WHAT YOU WILL DO:
Reproduce verbatim the portion of the commentary on The Golden Victory from "I agree with" to "gives him this.".

DOCUMENT SEGMENT:
Subject: The Golden Victory

 

I agree with Robert that, while a contracting party clearly has a right to be compensated for losses caused by breach, this is not the only right or interest he has. He also has a right to performance of the defendant’s (primary) contractual obligations, a right distinct from the right to compensation, and on which the notion of breach of contract is predicated. This can usefully be called the performance interest. There is no reason why responses to breach of contract should be confined to “vindication” of the right to be compensated for losses. In other words, a claimant should be able to argue that, irrespective of what loss the breach may have caused him, he has a right to have the contract performed and that he is entitled to an award which gives him this.

What I don’t see is how such an assertion or vindication of a claimant’s performance interest entitles the claimant to damages measured by the difference in value between the promised performance and what the claimant actually received. There is simply no necessary connection between the two. Even if it is correct to say that a claimant is entitled to damages which are “substitutive” of the right to performance (though I don’t think the language of substitution is particularly helpful), we need to explain why and in what way a particular sum properly reflects (or is substitutive of) the right to performance.

DATA LINES:
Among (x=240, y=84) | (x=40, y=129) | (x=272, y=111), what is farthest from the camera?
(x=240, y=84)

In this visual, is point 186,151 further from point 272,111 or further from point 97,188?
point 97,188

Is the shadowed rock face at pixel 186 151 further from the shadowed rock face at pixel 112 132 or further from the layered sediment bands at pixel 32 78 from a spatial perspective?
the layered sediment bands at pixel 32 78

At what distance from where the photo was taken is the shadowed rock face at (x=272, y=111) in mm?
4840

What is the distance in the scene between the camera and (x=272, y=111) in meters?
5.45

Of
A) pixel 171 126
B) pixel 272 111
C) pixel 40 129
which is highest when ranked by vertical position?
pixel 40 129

THE OUTPUT:
I agree with Robert that, while a contracting party clearly has a right to be compensated for losses caused by breach, this is not the only right or interest he has. He also has a right to performance of the defendant’s (primary) contractual obligations, a right distinct from the right to compensation, and on which the notion of breach of contract is predicated. This can usefully be called the performance interest. There is no reason why responses to breach of contract should be confined to “vindication” of the right to be compensated for losses. In other words, a claimant should be able to argue that, irrespective of what loss the breach may have caused him, he has a right to have the contract performed and that he is entitled to an award which gives him this.